It's been one of those weeks and days where things all seem to happen at once and I seem a bit overwhelmed and lost with what to do.
For the past week, last week, was working on a show, lighting design and operator and tech manager and it was a fun show to work on and I enjoyed it and what the company is doing. But it was frustrating as well working with them. Frustrating in which I saw things weren't being done by the SM and got frustrated and so took it upon myself to do it. Frustrating in which, in some ways there was no clear roles or defined roles in production. Sometimes I wish I could just work on a show properly from start to finish as say a LX designer/operator and not have to be responsible for anything else. Where I know what my job is and can just concentrate on that and not on anything else in the production.
It's also frustrating working and having to educate a company on lighting and how it impacts their show ect. I don't know what's worse, working with a director whose old school and tries to tell you how to do your job or working with one and a company where your there teaching them. I find it hard at the moment teaching them when I'm still learning myself and still don't trust myself enough nor have the confidence in my abilities yet.
Yes things seem to happen in threes they say.... I got a cold and my period the same day, not happy :(
I am emotional, got really emotional last night and have been past few days. Things just come back to me and it's all overwhelming and feel like giving up. And so have decided that maybe I need to see a counsellor again to try and help me get my life back on track, am just a bit worried with money.
It seems since I got back to tas, all I've been doing is searching for something, maybe a sense of belonging, my motivation but maybe more importantly my happiness back.
Funny thing is last time I can say I was truly happy was when I was in Melbourne. I've had moments where I've been happy but they have been short lived.

#### EXERCISE:
Return the portion of the journal entry above from "Funny thing is" up to and including "been short lived.", reproducing it word for word.

#### SUPPLIED RECORDS:
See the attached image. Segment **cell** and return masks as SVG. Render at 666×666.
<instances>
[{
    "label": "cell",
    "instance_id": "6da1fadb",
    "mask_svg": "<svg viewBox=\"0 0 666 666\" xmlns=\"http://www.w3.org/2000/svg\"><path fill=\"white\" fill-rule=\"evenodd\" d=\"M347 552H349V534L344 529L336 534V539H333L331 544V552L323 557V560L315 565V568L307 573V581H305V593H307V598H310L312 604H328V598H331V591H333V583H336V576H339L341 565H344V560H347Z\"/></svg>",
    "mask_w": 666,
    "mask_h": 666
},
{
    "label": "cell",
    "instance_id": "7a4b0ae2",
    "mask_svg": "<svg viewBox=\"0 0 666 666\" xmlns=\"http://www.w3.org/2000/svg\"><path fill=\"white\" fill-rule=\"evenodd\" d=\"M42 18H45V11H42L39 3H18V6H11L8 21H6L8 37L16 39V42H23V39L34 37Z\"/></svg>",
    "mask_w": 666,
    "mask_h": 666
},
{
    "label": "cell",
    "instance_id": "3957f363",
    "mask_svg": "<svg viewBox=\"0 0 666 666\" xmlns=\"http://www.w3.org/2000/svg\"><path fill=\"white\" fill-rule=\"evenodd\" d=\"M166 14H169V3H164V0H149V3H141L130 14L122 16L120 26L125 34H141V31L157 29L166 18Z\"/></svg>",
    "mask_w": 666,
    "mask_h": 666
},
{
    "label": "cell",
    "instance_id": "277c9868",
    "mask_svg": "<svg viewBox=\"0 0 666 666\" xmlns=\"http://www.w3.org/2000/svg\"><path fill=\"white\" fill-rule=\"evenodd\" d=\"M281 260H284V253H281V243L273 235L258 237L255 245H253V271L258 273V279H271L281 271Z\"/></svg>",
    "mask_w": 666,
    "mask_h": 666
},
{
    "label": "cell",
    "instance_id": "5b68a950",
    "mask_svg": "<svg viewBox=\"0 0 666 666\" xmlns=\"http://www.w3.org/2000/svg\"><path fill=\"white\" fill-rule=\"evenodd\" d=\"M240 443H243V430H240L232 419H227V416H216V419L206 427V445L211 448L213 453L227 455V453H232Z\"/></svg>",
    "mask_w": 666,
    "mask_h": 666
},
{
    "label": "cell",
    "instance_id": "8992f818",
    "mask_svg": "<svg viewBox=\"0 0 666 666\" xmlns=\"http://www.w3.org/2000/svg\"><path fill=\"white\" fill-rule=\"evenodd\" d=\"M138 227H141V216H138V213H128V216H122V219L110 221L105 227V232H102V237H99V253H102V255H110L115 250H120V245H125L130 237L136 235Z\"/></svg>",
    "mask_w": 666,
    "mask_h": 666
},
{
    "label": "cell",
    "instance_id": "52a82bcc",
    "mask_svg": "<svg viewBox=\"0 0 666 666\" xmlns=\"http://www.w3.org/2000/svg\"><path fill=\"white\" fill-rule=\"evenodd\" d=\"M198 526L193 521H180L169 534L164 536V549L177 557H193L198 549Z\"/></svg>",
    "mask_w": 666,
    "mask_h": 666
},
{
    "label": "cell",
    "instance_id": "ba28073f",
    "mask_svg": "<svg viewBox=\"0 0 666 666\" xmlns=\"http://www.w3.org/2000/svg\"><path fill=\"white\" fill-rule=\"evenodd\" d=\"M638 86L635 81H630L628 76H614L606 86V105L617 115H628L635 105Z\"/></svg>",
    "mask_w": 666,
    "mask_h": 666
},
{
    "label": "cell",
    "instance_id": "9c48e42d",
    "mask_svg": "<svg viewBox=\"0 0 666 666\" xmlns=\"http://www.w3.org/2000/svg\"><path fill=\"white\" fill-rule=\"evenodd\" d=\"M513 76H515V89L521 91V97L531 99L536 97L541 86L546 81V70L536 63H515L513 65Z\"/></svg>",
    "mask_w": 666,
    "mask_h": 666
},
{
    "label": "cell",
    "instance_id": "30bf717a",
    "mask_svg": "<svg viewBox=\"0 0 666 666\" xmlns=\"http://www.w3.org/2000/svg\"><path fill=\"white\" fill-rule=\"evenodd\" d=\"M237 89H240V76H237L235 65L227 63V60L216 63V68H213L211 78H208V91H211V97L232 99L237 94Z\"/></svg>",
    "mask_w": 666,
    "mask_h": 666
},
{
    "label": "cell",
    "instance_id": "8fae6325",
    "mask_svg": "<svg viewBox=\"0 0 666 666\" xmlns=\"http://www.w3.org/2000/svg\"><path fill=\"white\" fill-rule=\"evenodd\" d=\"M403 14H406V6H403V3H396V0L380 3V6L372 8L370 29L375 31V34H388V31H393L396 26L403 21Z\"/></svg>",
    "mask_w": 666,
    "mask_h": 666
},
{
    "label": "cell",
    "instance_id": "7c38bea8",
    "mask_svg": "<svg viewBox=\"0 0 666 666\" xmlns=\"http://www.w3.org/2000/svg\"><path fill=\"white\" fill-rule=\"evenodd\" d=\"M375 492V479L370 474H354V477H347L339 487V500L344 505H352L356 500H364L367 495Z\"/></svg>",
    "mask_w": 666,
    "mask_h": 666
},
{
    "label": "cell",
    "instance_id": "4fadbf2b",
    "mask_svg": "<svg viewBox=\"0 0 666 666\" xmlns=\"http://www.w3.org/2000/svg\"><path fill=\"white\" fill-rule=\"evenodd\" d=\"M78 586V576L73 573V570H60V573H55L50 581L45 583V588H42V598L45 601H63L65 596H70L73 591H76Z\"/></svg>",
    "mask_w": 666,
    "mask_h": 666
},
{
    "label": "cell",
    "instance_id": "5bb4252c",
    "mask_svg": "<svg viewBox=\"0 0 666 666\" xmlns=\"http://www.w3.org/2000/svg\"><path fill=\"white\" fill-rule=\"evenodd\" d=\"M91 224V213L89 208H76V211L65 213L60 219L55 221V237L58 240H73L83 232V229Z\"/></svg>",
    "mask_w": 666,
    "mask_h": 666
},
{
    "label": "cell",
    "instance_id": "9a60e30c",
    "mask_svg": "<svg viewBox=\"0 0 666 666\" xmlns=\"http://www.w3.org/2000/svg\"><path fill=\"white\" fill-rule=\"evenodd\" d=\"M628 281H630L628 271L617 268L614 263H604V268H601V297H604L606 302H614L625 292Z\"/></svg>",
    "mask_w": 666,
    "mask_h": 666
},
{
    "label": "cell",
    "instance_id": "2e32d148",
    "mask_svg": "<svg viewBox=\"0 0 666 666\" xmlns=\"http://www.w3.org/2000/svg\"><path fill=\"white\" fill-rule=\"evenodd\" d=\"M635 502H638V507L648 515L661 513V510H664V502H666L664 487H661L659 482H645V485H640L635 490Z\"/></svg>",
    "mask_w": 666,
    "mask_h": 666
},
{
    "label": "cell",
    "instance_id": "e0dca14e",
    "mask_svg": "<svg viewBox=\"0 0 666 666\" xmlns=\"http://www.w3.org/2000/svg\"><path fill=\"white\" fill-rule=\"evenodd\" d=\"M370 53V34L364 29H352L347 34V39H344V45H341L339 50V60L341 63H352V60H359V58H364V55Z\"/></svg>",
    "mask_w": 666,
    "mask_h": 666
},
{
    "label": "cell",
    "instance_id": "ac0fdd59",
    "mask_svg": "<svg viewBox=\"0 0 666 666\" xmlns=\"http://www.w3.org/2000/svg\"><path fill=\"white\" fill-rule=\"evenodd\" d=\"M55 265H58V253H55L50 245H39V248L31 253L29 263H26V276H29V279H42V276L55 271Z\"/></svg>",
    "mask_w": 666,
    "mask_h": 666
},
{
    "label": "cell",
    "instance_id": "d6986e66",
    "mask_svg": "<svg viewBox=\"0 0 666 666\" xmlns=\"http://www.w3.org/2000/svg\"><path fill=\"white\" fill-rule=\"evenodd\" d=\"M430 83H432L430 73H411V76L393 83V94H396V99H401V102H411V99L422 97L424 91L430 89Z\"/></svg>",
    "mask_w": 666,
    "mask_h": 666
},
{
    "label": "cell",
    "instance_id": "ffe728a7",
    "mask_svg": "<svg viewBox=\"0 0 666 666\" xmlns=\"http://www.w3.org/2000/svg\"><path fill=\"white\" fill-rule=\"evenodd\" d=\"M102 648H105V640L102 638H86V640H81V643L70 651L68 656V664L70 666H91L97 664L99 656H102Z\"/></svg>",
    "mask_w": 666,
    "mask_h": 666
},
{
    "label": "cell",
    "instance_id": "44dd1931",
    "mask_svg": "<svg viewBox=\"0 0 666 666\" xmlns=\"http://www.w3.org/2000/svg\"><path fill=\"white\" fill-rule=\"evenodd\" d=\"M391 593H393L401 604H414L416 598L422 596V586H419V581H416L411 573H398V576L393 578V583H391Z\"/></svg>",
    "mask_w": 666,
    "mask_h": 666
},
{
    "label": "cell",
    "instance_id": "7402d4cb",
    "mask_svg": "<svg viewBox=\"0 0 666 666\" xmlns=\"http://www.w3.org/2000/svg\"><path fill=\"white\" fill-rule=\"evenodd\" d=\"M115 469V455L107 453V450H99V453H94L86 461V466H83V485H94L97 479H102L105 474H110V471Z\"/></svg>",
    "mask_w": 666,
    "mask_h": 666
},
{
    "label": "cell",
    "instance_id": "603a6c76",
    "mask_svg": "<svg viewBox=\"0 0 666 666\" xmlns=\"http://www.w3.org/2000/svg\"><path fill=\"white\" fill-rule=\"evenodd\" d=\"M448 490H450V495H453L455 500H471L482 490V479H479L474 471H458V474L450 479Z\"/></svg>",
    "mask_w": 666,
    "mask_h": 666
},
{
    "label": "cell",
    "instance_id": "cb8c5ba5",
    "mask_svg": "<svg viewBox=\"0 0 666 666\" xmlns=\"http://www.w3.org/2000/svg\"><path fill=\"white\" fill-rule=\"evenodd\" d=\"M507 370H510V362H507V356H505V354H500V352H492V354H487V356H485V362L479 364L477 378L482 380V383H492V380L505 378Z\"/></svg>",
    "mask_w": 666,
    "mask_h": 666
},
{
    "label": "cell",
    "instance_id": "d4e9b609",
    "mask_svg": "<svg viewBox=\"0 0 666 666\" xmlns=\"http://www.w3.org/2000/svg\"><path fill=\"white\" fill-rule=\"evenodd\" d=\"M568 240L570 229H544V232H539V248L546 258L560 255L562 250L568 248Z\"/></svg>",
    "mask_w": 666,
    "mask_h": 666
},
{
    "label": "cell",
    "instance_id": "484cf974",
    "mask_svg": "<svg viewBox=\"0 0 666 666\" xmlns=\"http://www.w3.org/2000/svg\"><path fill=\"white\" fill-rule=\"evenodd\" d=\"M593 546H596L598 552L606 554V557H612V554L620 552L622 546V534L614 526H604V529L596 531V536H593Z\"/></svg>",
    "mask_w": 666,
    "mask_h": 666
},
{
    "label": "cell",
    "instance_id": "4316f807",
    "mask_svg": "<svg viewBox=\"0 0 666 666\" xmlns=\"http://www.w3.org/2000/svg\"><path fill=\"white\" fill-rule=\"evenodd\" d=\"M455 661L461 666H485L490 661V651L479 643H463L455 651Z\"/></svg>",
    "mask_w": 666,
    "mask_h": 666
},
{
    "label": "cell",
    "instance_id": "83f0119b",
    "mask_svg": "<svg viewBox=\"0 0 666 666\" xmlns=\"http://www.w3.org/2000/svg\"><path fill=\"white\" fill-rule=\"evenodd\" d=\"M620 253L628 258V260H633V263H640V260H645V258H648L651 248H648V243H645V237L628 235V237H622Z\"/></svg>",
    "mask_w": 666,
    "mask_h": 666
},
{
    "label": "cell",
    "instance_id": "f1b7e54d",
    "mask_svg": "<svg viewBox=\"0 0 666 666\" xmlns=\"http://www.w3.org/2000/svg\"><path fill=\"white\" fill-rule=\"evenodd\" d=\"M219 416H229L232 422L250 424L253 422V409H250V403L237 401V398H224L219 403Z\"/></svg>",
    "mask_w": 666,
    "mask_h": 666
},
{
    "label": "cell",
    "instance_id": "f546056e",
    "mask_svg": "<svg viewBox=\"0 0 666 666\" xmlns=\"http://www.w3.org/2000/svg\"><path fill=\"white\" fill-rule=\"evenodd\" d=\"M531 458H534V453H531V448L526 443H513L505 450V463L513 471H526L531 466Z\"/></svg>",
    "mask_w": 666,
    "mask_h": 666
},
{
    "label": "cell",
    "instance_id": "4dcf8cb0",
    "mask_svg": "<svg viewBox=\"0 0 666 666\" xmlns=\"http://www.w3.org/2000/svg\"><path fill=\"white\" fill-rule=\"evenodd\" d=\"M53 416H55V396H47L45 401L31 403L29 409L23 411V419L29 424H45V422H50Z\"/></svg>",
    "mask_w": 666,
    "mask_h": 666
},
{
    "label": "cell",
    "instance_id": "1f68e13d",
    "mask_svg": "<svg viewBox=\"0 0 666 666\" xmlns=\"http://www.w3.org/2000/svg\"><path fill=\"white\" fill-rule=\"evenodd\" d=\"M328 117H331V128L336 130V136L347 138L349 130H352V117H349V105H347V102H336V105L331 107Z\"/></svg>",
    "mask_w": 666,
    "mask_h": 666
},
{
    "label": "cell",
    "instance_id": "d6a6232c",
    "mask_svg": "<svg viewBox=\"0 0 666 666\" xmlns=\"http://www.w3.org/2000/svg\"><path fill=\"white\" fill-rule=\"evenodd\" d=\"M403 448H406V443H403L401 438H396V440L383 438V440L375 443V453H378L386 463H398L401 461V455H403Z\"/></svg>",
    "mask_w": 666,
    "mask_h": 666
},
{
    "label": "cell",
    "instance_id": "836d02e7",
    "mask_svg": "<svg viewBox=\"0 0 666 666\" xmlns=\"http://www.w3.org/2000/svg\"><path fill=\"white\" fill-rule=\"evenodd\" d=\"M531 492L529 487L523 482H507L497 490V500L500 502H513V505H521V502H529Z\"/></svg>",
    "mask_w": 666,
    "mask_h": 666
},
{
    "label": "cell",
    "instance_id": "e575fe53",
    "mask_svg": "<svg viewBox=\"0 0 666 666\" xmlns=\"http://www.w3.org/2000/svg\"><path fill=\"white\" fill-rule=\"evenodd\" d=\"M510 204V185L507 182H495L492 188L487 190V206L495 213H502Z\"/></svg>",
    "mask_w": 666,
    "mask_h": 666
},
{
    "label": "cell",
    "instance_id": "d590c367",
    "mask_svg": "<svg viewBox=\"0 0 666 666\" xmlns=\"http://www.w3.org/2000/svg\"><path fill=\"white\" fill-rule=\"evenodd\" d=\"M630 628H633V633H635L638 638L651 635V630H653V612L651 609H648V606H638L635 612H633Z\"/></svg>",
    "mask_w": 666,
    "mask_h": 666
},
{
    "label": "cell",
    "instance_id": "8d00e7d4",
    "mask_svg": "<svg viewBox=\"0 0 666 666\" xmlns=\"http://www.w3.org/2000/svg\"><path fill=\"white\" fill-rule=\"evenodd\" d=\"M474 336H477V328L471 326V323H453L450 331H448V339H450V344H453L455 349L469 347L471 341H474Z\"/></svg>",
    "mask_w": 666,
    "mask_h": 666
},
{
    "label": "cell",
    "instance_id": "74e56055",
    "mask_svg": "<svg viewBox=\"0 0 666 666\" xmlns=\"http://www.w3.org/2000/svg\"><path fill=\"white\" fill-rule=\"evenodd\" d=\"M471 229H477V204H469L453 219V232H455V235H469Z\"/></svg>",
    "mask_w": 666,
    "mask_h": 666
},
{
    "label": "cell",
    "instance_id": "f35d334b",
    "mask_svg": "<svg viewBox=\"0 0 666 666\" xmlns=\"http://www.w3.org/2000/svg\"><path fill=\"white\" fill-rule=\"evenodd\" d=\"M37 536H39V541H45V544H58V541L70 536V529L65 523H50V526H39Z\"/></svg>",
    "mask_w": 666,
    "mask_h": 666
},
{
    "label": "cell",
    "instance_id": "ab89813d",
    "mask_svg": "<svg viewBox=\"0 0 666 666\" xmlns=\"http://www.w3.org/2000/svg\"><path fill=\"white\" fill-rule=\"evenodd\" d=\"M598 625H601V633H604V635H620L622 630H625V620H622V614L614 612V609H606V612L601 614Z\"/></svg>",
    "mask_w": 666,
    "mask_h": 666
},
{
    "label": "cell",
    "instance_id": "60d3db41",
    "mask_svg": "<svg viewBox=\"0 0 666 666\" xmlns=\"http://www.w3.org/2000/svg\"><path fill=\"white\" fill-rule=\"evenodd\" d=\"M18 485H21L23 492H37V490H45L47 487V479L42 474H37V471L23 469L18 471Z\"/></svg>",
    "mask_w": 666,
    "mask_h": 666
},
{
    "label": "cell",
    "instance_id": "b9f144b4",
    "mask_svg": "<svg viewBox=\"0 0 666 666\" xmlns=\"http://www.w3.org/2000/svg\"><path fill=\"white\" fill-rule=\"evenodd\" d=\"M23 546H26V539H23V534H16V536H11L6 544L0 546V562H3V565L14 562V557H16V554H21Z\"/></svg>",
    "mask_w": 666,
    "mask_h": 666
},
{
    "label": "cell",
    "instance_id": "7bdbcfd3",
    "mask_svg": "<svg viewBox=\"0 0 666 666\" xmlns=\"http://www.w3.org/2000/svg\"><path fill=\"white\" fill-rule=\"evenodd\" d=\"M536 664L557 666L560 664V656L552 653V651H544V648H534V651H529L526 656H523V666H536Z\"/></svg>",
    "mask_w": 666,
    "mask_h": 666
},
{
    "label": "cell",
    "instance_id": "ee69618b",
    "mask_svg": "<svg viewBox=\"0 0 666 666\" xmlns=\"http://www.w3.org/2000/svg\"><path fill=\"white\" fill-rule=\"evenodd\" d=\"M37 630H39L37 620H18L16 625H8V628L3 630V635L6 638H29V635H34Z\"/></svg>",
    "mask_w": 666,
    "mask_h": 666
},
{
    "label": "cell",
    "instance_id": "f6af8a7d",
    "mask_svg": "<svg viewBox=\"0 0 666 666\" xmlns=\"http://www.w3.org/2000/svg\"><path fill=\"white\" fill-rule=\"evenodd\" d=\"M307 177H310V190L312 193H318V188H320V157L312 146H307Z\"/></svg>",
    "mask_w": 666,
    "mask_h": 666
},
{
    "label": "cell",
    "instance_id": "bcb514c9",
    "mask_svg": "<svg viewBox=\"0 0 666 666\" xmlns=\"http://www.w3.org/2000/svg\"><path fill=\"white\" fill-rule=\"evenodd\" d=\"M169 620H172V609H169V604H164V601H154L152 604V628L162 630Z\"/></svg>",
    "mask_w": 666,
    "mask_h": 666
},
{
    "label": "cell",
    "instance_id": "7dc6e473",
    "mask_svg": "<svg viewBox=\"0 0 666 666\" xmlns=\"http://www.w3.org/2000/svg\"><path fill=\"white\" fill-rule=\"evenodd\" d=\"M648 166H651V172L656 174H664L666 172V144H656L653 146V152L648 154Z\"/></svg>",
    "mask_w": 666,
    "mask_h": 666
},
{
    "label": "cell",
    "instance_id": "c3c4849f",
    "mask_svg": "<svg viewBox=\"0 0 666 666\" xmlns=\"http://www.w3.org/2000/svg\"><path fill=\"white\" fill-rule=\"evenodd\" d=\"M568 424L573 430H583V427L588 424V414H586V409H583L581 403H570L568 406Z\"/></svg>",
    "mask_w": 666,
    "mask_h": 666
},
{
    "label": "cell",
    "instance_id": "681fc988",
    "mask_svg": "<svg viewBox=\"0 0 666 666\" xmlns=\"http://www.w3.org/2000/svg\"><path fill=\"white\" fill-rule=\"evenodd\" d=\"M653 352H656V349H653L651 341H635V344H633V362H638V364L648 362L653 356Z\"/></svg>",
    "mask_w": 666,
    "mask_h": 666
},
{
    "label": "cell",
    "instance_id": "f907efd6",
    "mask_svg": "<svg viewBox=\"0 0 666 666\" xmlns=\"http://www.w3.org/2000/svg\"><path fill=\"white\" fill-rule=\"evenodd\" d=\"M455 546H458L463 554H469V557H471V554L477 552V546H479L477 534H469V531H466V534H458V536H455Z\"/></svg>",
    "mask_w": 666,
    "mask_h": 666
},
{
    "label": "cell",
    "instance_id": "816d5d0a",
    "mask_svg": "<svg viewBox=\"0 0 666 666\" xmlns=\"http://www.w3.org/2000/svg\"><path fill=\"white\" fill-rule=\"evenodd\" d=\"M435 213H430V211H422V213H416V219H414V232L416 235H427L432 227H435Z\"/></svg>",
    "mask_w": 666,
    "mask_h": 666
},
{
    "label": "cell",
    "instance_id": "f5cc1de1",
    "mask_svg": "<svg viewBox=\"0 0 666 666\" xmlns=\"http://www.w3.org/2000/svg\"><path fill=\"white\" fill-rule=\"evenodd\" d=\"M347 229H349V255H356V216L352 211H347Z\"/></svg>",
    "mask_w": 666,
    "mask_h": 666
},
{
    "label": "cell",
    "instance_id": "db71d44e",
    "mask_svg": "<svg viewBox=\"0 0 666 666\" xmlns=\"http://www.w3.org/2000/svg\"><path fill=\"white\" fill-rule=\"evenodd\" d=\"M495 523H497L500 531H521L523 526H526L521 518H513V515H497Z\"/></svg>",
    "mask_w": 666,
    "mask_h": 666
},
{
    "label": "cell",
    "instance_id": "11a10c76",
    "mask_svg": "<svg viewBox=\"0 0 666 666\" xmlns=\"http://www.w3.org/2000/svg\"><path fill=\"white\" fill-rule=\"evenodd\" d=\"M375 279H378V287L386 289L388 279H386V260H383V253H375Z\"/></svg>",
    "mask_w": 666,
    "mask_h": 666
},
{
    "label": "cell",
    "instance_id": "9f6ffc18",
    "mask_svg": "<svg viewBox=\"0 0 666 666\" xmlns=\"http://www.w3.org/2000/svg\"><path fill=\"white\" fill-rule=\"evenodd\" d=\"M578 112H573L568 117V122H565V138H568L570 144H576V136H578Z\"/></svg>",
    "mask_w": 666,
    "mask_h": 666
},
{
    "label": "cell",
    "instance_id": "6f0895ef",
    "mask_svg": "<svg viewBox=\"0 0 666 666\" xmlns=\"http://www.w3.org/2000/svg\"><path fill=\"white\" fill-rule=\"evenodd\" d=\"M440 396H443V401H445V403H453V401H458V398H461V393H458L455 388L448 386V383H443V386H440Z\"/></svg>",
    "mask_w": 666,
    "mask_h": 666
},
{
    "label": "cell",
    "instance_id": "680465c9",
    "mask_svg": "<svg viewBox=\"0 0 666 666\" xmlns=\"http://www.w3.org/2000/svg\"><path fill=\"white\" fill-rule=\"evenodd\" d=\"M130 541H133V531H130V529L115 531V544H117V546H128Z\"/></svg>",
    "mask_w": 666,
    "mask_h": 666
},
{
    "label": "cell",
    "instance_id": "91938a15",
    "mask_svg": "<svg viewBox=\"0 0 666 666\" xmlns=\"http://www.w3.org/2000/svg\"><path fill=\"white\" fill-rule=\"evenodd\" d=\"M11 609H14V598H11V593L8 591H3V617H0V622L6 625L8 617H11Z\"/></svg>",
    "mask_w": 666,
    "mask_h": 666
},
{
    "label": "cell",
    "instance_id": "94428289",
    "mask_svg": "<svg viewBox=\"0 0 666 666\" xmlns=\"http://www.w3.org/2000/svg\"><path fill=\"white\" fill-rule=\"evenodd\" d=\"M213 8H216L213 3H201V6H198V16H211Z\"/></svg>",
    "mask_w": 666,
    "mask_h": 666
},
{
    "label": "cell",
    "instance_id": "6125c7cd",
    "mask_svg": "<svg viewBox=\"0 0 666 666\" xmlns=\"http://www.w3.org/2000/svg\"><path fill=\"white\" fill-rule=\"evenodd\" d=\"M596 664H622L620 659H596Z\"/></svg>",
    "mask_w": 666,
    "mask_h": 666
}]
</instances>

#### OUTPUT OF THE EXERCISE:
Funny thing is last time I can say I was truly happy was when I was in Melbourne. I've had moments where I've been happy but they have been short lived.